Cyclophosphamide (CP) is known to cause pulmonary injury through free radical production and proinflammatory cytokines activation. Lung damage is associated with significant mortality, primarily due to the development of severe inflammation and pulmonary edema. On the other hand, citicoline, a key intermediate in the phosphatidylcholine biosynthesis pathway, has neurovascular protective and reparative properties. Numerous studies have highlighted the potential antioxidant and antiinflammatory effects of this agent in the context of various pathological conditions.

AIM

Our study aimed to explore the potential protective effects of citicoline against oxidative stress, inflammation, and tissue damage caused by CP in an experimental model.

METHODS

Rats were given 200 mg/kg of CP as a single dose, either alone or in combination with citicoline (500 or 250 mg/kg), administered orally once daily for 14 days, beginning 7 days prior to CP administration. On the final day of the experiment, all animals were euthanized, and lung tissues were collected for further analysis.

RESULTS

CP administration led to a significant elevation in the lung-to-body weight ratio, inflammatory cell infiltration, and elevated levels of lactate dehydrogenase, total protein, nuclear factor kappa B, Interleukin-1β, NOD-like receptor protein 3, and caspase-1 in bronchoalveolar lavage fluid. Furthermore, CP treatment increased the concentrations of malondialdehyde and nitrate/nitrite and reduced glutathione levels in the lungs.
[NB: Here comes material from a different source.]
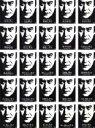 全巻セット【送料無料】【中古】DVD▼江戸川乱歩 美女シリーズ(25枚セット)▽レンタル落ち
Additionally, mRNA of Interleukin 6 and tumor necrosis factor-α levels were significantly elevated. These biochemical alterations were corroborated by histopathological findings, which revealed significant lung tissue damage. However, treatment with citicoline significantly reduced the pulmonary pathological changes induced by CP.

CONCLUSION

These findings imply that citicoline's antiinflammatory and antioxidant properties provide protection against CP-induced lung damage.